* [LATIHAN SOAL]
**A.** Tulis ulang bagian artikel tentang zakat fitri mulai dari "Sharing Economy" sampai dengan "menunaikan zakat fitri.", dengan mengganti "pekan lalu" menjadi "bulan lalu".
**B.** Ubahlah paragraf artikel tentang zakat fitri yang diawali "Kalau setiap petani memiliki 2 hektar" menjadi daftar berbutir tanpa menghilangkan fakta utamanya.

* [TEKS HALAMAN]

Sharing Economy

Oleh: Joko Intarto*

eQuator.co.id – Artikel zakat fitri yang saya tulis pekan lalu mendapat tanggapan luas. Semua setuju. Semua sepakat dengan gagasan membeli beras petani dalam negeri untuk menunaikan zakat fitri.

Pernahkah kita membayangkan, bagaimana besarnya dampak ekonomi zakat fitri yang ditunaikan dalam bentuk bahan makanan pokok? Katakanlah berwujud beras.

Untuk memenuhi kebutuhan zakat fitri 200 juta umat Islam, petani harus menyediakan beras sebanyak 500.000 ton. Beras sebanyak itu bisa dihasilkan dari 100 ribu hektar sawah.

Kalau setiap petani memiliki 2 hektar, zakat fitri menggerakkan ekonomi 50 ribu kepala keluarga petani. Andaikata setiap 2 hektar sawah dikerjakan 5 orang, zakat fitri memberi pekerjaan kepada 250 ribu orang buruh tani.

Bila semua orang yang terlibat dalam penyediaan beras memiliki 5 orang tanggungan keluarga, zakat fitri menghidupi 1,5 juta orang. Luar biasa. Itu baru jumlah penyedianya. Belum jumlah penerimanya.

* [DATA TERSIMPAN]
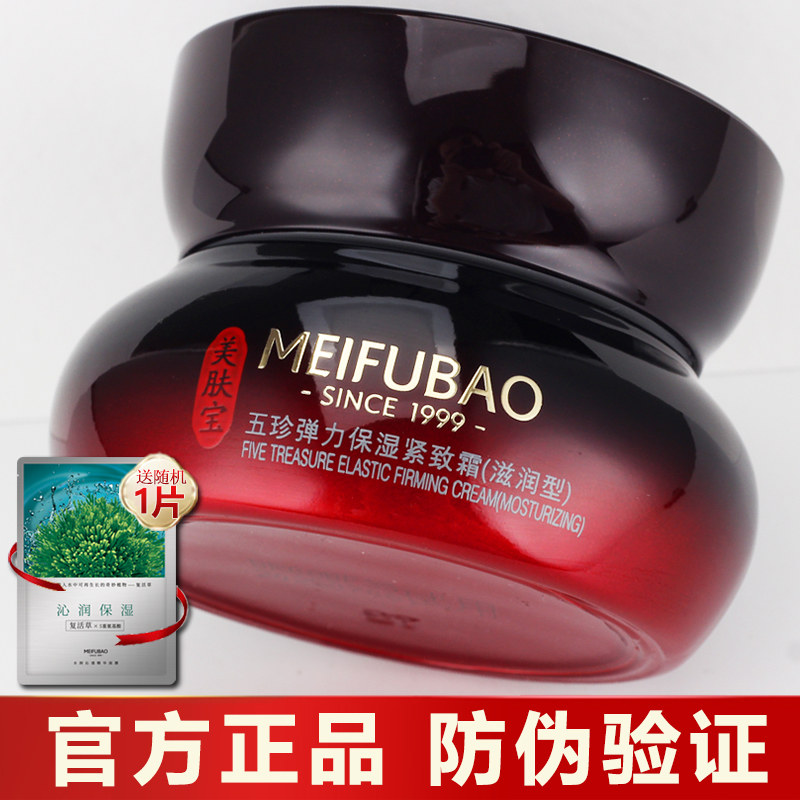 美肤宝五珍弹力保湿紧致霜抗皱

* [KUNCI JAWABAN]
**A.**
Sharing Economy

Oleh: Joko Intarto*

eQuator.co.id – Artikel zakat fitri yang saya tulis bulan lalu mendapat tanggapan luas. Semua setuju. Semua sepakat dengan gagasan membeli beras petani dalam negeri untuk menunaikan zakat fitri.

**B.**
- Jika setiap petani memiliki 2 hektar sawah, zakat fitri menggerakkan ekonomi 50 ribu kepala keluarga petani.
- Jika setiap 2 hektar sawah dikerjakan 5 orang, zakat fitri memberi pekerjaan kepada 250 ribu buruh tani.